Transposer aujourd’hui une œuvre du XVIIe siècle était une évidence pour vous ? Est-ce un moyen nécessaire pour attirer les jeunes générations vers l’art lyrique, genre qui ne les captive aujourd’hui pas spontanément ?

Alexandra Lacroix : Je me suis longuement posée la question de la période juste dans laquelle projeter l'aventure de Didon et Enée mais il ne m'a semblé qu'aucune ère ne prédominait. L'histoire d'Elissa, appelée par la suite Didon fut reprise par Virgile qui a rapproché la reine du héros troyen puis par Purcell qui a lui-même adapté l'histoire des deux amants à son époque, lui donnant une issue morale et politique. L'histoire subit chaque fois des changements notables tels que la transformation de la sœur Anne en suivante Belinda ou du héros Enée en antihéros fat, lâche et inconstant mais les sentiments et enjeux universels que véhicule ce mythe restent toujours d'actualité. J'ai donc choisi de le placer dans une intemporalité qui souligne l'universalité de son sujet et permet au spectateur de se projeter facilement grâce à des codes visuels qui l'impliquent. Les références historiques n'en sont pas moins présentes... Dans cette même dynamique de fusion temporelle nous associons un clavecin à des sonorités contemporaines.

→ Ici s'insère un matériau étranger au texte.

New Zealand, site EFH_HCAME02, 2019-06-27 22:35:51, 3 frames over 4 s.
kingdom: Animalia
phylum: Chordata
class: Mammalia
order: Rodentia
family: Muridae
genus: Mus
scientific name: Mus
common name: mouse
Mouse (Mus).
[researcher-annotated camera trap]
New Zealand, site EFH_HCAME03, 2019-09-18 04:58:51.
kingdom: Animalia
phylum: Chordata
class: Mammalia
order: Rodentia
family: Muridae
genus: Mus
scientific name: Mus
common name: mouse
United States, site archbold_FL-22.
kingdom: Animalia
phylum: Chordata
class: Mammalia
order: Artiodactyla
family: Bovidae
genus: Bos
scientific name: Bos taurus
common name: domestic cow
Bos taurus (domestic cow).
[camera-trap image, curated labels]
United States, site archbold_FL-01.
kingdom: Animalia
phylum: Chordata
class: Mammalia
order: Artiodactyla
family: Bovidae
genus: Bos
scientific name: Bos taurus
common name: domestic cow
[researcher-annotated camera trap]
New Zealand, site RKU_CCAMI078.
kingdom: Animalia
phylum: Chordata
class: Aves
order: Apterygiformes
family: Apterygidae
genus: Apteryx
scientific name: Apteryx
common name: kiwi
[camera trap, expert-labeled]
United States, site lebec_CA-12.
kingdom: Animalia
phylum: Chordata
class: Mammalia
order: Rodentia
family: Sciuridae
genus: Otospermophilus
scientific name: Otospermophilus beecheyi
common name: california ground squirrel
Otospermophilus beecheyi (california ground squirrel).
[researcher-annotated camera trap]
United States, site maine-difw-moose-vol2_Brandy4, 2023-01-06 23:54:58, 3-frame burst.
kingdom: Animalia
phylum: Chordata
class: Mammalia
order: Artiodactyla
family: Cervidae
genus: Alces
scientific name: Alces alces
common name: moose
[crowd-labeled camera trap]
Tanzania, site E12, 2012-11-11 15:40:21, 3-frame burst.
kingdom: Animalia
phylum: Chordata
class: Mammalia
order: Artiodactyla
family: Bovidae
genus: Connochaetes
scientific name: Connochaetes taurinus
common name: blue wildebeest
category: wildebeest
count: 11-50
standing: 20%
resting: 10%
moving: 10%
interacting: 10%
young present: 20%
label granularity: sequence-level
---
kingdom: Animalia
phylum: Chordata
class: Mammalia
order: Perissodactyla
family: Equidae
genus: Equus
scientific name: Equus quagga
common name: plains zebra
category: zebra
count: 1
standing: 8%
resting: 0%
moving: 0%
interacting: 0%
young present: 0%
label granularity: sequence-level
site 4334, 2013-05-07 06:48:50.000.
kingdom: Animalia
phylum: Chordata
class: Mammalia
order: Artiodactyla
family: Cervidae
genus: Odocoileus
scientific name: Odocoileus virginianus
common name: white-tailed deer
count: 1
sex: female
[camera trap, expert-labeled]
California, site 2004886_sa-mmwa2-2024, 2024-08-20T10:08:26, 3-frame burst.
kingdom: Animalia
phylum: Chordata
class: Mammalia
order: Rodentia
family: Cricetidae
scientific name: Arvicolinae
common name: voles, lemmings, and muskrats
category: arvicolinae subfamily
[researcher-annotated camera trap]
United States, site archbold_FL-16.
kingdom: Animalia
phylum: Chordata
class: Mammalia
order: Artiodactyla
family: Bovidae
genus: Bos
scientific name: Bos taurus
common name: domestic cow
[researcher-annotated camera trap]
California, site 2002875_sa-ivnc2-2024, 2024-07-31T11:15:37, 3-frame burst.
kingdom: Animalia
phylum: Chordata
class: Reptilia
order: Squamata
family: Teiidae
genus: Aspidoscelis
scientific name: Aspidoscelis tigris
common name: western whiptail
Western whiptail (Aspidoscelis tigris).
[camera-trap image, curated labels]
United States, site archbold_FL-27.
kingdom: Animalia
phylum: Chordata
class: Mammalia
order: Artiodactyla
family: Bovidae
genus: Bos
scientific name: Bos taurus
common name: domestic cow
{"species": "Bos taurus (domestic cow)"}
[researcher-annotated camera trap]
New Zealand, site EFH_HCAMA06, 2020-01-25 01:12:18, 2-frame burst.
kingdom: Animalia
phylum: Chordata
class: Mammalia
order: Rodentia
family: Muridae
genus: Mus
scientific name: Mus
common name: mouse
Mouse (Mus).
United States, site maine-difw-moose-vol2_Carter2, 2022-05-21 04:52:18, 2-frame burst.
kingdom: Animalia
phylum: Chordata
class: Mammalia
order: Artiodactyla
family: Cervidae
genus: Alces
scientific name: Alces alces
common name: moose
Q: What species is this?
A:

Démocratiser l'opéra et le rendre accessible à tous, amateurs comme non-initiés, implique la nécessité de prendre en compte ce qui éloigne l'opéra des gens et notamment des jeunes générations. Il n'est pas nécessaire de connaître tous les codes musicaux ni toutes les références mythologiques pour ressentir les émotions que l'opéra transmet. C'est un art populaire qui a aujourd'hui des allures élitistes que la Compagnie Manque Pas d'Airs tente de rapprocher de tous spectateurs. Dans cette optique, j'ai décidé de transposer l'œuvre dans une situation actuelle concrète, proposant des personnages aux attitudes naturelles pour le spectateur qui vient rêver et se projeter dans une histoire d'amour.